Staying on top of TDS obligations across foreign exchanges and DEXs means tracking every transaction, calculating potential liabilities, and keeping records audit-ready. Doing it manually can get hectic, both mentally and physically. This is where KoinX steps in. It is a crypto tax software that automates the whole tax calculation process and here is how it can help.
Read More: How Are Crypto Profits Taxed In India?
How KoinX Helps You Manage TDS on Foreign Trades?
Staying compliant with TDS rules for foreign exchanges and DEXs may feel confusing, but KoinX simplifies the process. Even when practical deduction is difficult, KoinX helps you calculate your potential TDS liability and maintain transparent records. Here’s how it supports your compliance journey.
Track Sale Values Where TDS Applies
KoinX automatically tracks your crypto sales across foreign exchanges and DEXs. It identifies the sale value of every transaction where TDS should have been deducted, giving you a clear picture of your potential tax liability.

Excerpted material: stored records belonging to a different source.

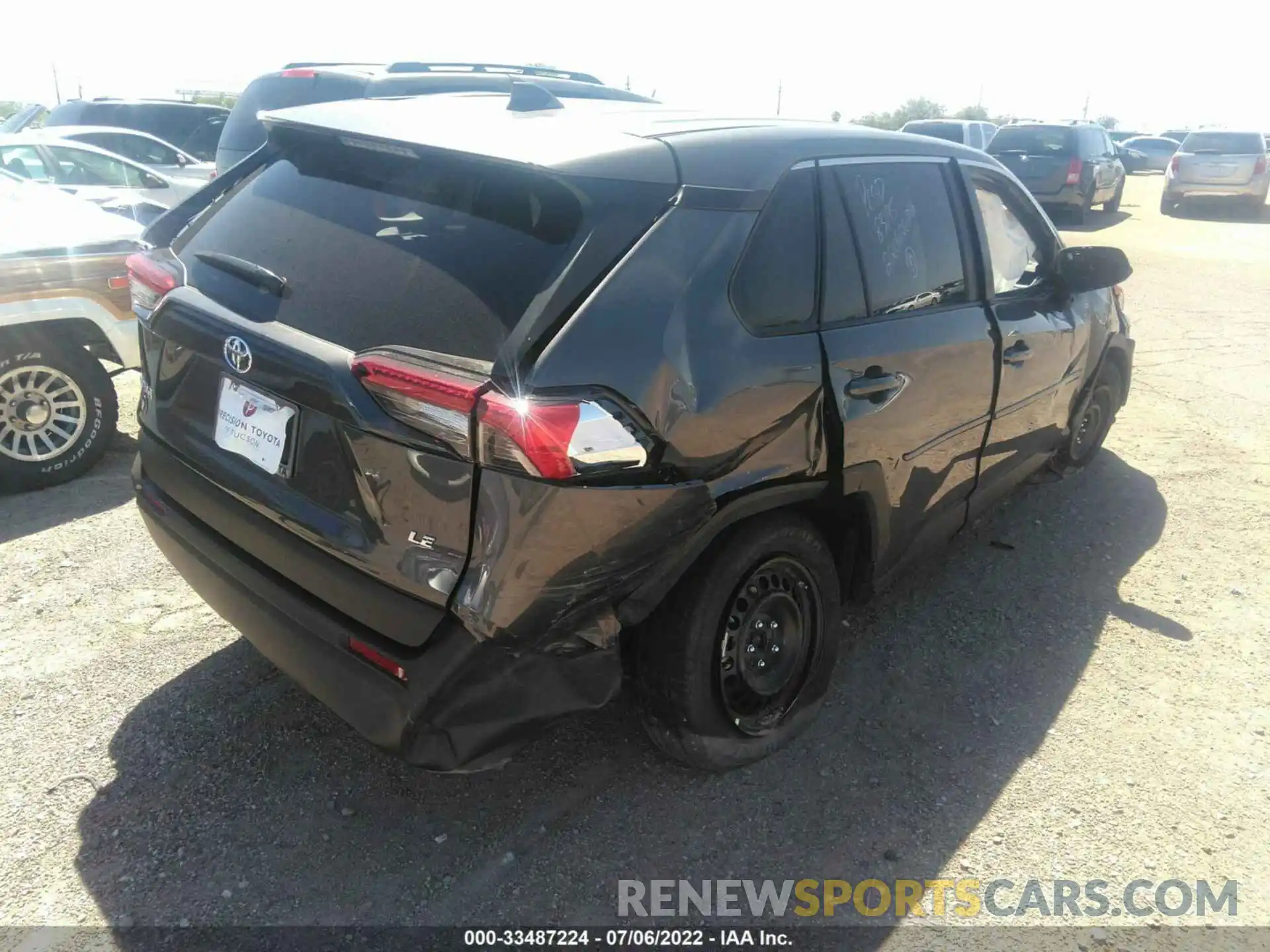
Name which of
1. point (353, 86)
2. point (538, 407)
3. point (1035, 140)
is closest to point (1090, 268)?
point (538, 407)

Prepare for Future Compliance
With KoinX, you can download detailed reports showing your foreign and decentralised trades, including their sale values. This helps you stay prepared in case tax authorities later ask you to justify your non-deduction of TDS or pay the tax yourself.
Integration with 800+ Centralised and Decentralised Exchanges
KoinX seamlessly integrates with over 800 platforms, including popular centralised exchanges and DEXs. This ensures that your complete crypto portfolio is tracked in one place, without any missed transactions.
ITD-Compliant Tax Reports
KoinX generates detailed tax reports that align with the latest Income Tax Department (ITD) guidelines. These reports help you file your crypto income and TDS-related disclosures accurately in your ITR.
Free Portfolio Tracker
In addition to tax reports, KoinX also offers a free crypto portfolio tracker. You can monitor your investments, wallet balances, and trading activity across multiple platforms from a single dashboard.

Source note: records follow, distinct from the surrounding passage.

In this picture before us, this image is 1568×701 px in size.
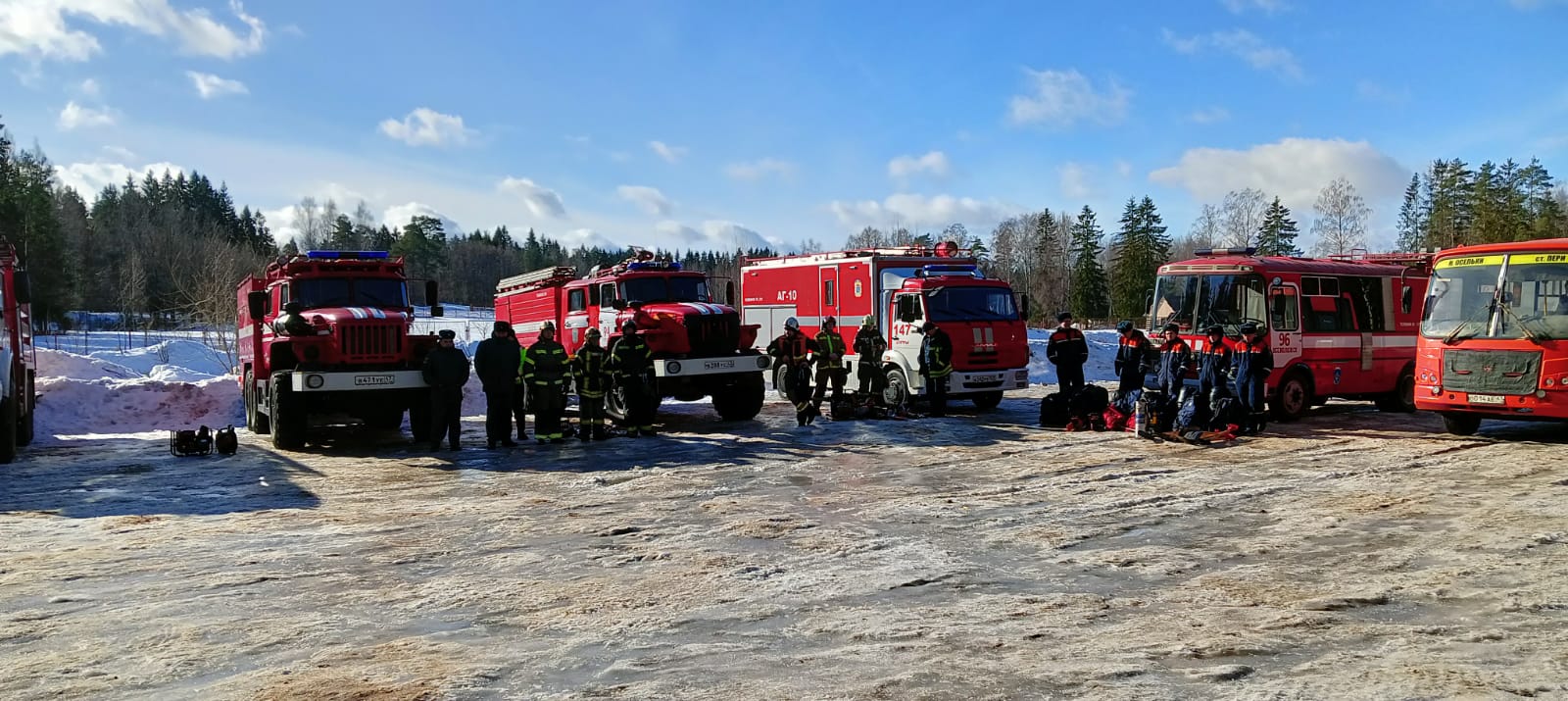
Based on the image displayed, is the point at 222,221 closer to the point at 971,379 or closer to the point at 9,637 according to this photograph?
the point at 971,379

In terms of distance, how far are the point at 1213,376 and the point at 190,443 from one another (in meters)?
13.1

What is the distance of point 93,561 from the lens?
661 cm

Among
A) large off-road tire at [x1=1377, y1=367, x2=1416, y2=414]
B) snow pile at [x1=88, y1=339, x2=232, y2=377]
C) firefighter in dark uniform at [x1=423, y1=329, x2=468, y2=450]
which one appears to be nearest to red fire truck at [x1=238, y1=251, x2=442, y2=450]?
firefighter in dark uniform at [x1=423, y1=329, x2=468, y2=450]

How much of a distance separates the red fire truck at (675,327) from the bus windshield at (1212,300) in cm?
641

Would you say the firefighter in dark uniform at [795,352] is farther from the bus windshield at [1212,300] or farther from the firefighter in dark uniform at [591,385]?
the bus windshield at [1212,300]

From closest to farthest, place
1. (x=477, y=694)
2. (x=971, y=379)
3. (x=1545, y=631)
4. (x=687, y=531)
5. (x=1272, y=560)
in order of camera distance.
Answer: (x=477, y=694) < (x=1545, y=631) < (x=1272, y=560) < (x=687, y=531) < (x=971, y=379)

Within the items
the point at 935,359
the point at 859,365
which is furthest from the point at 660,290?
the point at 935,359

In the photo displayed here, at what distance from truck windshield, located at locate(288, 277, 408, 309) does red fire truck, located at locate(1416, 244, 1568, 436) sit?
45.9 feet

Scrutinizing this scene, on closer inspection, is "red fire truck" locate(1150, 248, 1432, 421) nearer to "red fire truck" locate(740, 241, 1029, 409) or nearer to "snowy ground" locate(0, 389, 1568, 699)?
"red fire truck" locate(740, 241, 1029, 409)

Why Wait? Use KoinX today to track your foreign crypto trades, understand your TDS liability, and prepare your records for future compliance checks with confidence.
Conclusion
Trading on foreign exchanges and DEXs does not remove your responsibility to deduct TDS. Indian tax law still applies, and the legal duty to comply rests with the buyer. Even though practical challenges make deduction difficult today, ignoring this responsibility can lead to future penalties, interest, and compliance checks.

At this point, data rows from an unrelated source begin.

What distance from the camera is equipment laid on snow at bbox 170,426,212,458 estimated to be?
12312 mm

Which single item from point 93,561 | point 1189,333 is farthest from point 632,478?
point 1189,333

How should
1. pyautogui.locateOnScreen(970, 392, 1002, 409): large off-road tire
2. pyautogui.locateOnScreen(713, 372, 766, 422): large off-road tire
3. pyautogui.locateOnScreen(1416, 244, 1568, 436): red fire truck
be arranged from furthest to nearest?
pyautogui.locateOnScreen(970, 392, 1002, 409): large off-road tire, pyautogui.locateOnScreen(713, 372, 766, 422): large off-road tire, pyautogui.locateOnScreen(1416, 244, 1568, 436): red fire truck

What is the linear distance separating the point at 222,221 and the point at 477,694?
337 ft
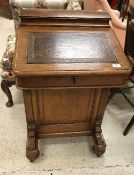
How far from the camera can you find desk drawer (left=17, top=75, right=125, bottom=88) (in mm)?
1133

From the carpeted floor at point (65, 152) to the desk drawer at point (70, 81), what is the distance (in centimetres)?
74

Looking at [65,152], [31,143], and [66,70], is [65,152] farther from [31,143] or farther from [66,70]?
[66,70]

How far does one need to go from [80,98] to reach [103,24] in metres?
0.54

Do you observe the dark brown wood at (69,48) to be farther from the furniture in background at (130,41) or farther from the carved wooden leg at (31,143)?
the carved wooden leg at (31,143)

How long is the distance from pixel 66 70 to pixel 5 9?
3005 mm

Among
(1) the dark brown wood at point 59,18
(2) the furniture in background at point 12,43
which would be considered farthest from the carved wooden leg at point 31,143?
(1) the dark brown wood at point 59,18

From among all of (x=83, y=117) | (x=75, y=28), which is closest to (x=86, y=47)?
(x=75, y=28)

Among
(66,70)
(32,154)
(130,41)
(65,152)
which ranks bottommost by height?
(65,152)

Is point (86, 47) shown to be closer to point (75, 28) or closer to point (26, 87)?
point (75, 28)

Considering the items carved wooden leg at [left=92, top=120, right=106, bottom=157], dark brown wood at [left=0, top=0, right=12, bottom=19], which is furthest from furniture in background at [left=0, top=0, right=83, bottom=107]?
dark brown wood at [left=0, top=0, right=12, bottom=19]

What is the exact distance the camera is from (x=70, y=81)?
1162mm

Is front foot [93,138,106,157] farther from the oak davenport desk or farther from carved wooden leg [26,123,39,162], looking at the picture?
carved wooden leg [26,123,39,162]

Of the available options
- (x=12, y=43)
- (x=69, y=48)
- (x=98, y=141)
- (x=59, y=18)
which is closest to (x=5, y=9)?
(x=12, y=43)

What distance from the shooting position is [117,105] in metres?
2.16
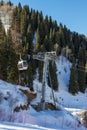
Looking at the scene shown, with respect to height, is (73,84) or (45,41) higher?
(45,41)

The best way to stay prepared is to maintain detailed trade records and calculate your potential TDS liability on every sale. Tools like KoinX simplify this process, helping you avoid surprises during tax season. Start using KoinX today to track your foreign crypto trades and stay prepared for future TDS compliance with ease.
Frequently Asked Questions
Is TDS Mandatory on Foreign Crypto Exchanges?
Yes, under Indian tax law, TDS applies to all crypto trades, including those on foreign exchanges. However, due to the anonymous nature of these platforms, it is practically difficult to comply. The legal responsibility still remains with the buyer, and future enforcement could ask you to justify non-deduction.
What Happens If I Cannot Find the Seller’s PAN?
If the seller’s PAN is unavailable, Section 206AA of the Income Tax Act applies. This increases the TDS rate from 1% to 20%. On foreign exchanges and DEXs, seller PAN is typically not available, creating a compliance gap that places the full responsibility on the buyer.
Does the 20% TDS Rate Apply to DEX Trades?
Technically, yes. If the seller’s PAN is not available, the default TDS rate becomes 20% under Section 206AA. On DEXs, since you cannot identify the seller, the law assumes a 20% TDS rate, even though it is practically impossible to deduct.
How Should I Report Foreign Trades in My ITR?
You should report the income or capital gains from foreign exchange trades in your ITR, even if TDS was not deducted. Use your trade records to calculate the correct tax amount. Crypto tax tools like KoinX help prepare these reports accurately.